Please rewrite the clustering tutorial from "Clustering is conducted" to "double and LowLevelComparator.", replacing "LowLevelComparator" with "DoubleComparator".

--- Start Selected passage ---

Home  · Classes  · Annotated Classes  · Modules  · Members  · Namespaces  · Related Pages
Clustering

In OpenMS, generic hierarchical clustering is available, the example (Tutorial_Clustering.cpp) shows how to build a rudimentary clustering pipeline.

Inputdata

All types of data can be clustered, as long as a SimilarityComparator for the type is provided. This Comparator has to produce a similarity measurement with the ()-operator in the range of [0,1] for each two elements of this type, so it can be transformed to a distance. Some SimilarityComparators are already implemented, e.g. the base class for the PeakSpectrum-type SimilarityComparator is OpenMS::PeakSpectrumCompareFunctor.

class LowLevelComparator
{
public:
double operator()(const double first, const double second) const
{
double x, y;
x = min(second, first);
y = max(first, second);
if ((y - x) > 1)
{
throw Exception::InvalidRange(__FILE__, __LINE__, OPENMS_PRETTY_FUNCTION);
}
return 1 - (y - x);
}
}; // end of LowLevelComparator

This example of a SimilarityComparator is very basic and takes one-dimensional input of doubles in the range of [0,1]. Real input will generally be more complex and so has to be the corresponding SimilarityComparator. Note that similarity in the example is calculated by 1-distance, whereas generally distance is obtained by getting the similarity and not the other way round.

Clustering

Clustering is conducted in the OpenMS::ClusterHierarchical class that offers an easy way to perform the clustering.

{
// data
vector<double> data; // must be filled
LowLevelComparator llc;
CompleteLinkage sl;
vector<BinaryTreeNode> tree;
DistanceMatrix<float> dist; // will be filled
ClusterHierarchical ch;
ch.setThreshold(0.15);

The ClusterHierarchical functions will need at least these arguments, setting the threshold is optional (per default set to 1,0). The template-arguments have to be set to the type of clustered data and the type of CompareFunctor used. In this example double and LowLevelComparator.

--- End Selected passage ---
--- Start Supplied entries ---

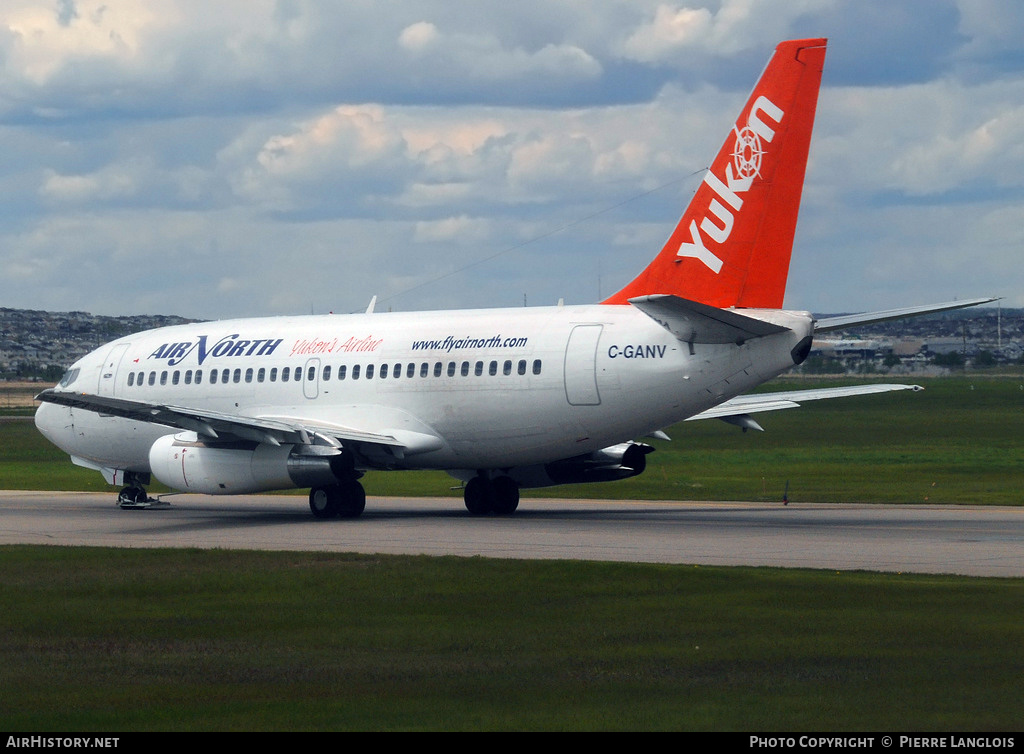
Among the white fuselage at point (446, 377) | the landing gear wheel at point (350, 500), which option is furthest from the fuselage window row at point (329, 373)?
the landing gear wheel at point (350, 500)

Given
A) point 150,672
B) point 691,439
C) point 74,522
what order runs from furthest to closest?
1. point 691,439
2. point 74,522
3. point 150,672

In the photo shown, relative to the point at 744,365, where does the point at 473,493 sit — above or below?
below

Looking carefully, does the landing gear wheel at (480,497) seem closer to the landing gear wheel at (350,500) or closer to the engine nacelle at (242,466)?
the landing gear wheel at (350,500)

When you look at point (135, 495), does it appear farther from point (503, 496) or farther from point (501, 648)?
point (501, 648)

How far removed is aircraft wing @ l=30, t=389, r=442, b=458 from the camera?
32562 millimetres

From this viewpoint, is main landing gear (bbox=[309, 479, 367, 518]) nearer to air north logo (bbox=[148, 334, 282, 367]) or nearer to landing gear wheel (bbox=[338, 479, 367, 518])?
landing gear wheel (bbox=[338, 479, 367, 518])

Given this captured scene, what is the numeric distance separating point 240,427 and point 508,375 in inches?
225

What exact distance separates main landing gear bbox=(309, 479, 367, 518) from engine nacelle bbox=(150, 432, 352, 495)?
0.52 meters

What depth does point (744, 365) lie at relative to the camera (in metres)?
30.4

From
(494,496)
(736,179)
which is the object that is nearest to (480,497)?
(494,496)
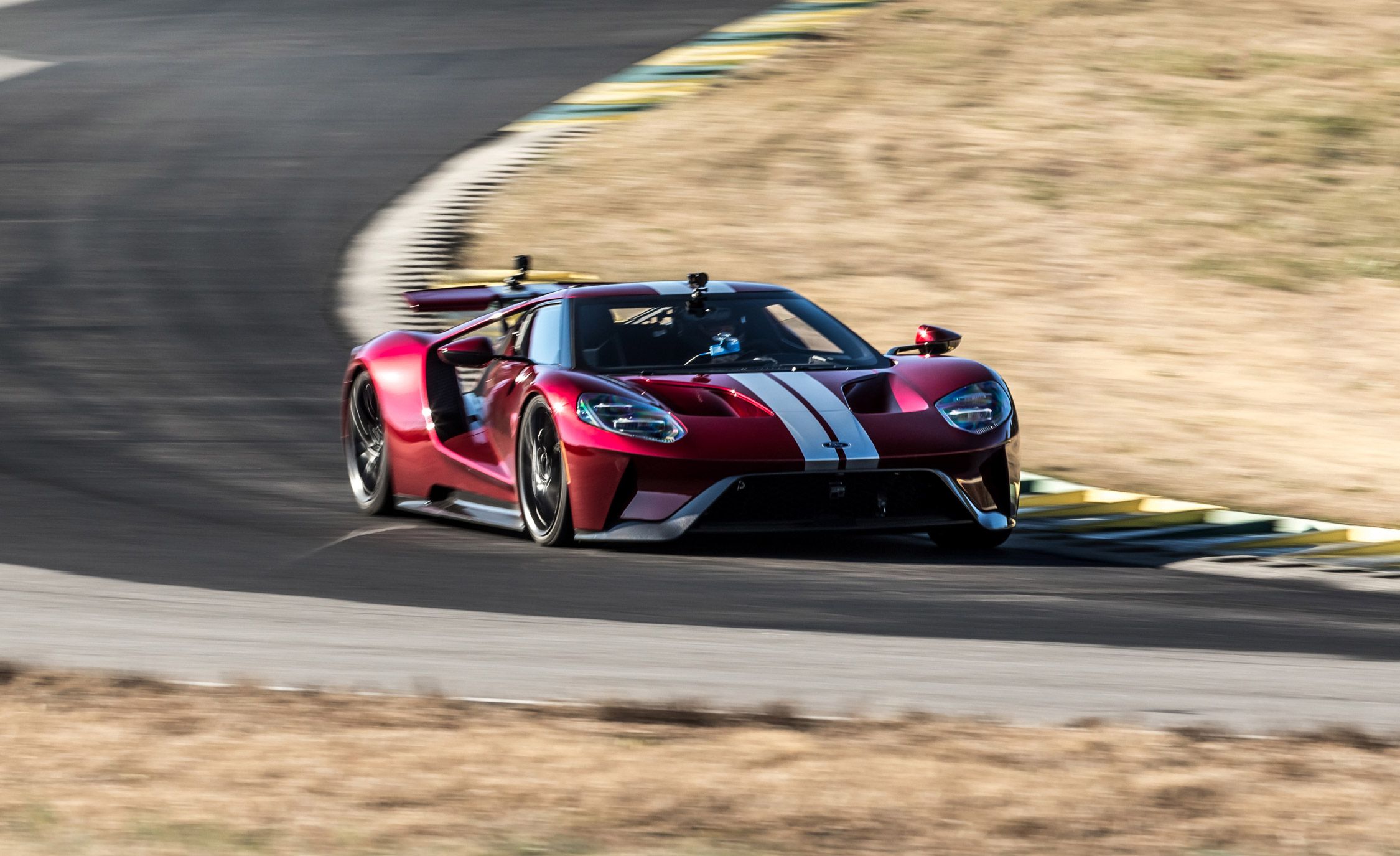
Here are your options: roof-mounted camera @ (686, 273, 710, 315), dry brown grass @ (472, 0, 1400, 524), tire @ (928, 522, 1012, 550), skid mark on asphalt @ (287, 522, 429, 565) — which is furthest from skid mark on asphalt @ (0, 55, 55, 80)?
tire @ (928, 522, 1012, 550)

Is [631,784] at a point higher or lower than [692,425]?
higher

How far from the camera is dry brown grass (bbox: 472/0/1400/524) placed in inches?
466

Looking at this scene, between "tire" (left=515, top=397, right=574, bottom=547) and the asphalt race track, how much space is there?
0.10 m

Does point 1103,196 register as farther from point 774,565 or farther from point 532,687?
point 532,687

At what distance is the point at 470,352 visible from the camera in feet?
28.2

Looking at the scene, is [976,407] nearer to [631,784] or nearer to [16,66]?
[631,784]

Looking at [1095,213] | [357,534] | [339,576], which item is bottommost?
[1095,213]

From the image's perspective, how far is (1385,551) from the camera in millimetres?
8125

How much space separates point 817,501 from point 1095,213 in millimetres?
10465

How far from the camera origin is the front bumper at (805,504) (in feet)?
25.4

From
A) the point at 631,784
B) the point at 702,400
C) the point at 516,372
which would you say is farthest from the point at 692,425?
the point at 631,784

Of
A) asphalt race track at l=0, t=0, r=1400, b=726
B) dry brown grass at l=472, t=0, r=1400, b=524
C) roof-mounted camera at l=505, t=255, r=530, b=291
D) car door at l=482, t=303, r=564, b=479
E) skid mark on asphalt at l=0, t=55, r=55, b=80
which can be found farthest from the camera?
skid mark on asphalt at l=0, t=55, r=55, b=80

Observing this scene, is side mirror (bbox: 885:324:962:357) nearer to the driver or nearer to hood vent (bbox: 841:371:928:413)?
hood vent (bbox: 841:371:928:413)

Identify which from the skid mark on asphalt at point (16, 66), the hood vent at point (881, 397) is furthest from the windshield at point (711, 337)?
the skid mark on asphalt at point (16, 66)
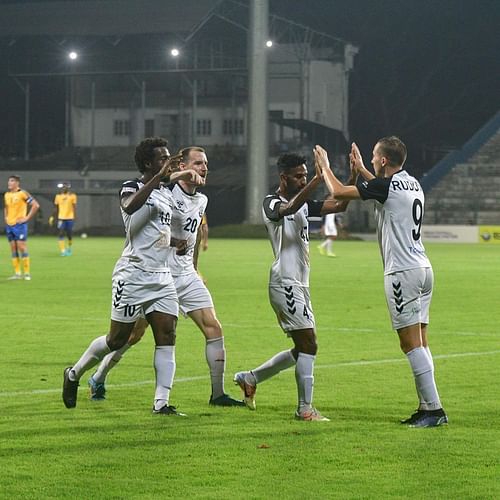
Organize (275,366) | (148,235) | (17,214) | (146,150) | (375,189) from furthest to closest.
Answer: (17,214) < (275,366) < (148,235) < (146,150) < (375,189)

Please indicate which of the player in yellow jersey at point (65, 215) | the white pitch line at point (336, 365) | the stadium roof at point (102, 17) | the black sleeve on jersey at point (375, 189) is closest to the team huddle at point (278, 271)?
the black sleeve on jersey at point (375, 189)

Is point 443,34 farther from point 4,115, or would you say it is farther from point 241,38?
point 4,115

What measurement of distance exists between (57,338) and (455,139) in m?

--- End Supplied entries ---

Reply to the task ::
Clustering is conducted in the OpenMS::ClusterHierarchical class that offers an easy way to perform the clustering.

{
// data
vector<double> data; // must be filled
DoubleComparator llc;
CompleteLinkage sl;
vector<BinaryTreeNode> tree;
DistanceMatrix<float> dist; // will be filled
ClusterHierarchical ch;
ch.setThreshold(0.15);

The ClusterHierarchical functions will need at least these arguments, setting the threshold is optional (per default set to 1,0). The template-arguments have to be set to the type of clustered data and the type of CompareFunctor used. In this example double and DoubleComparator.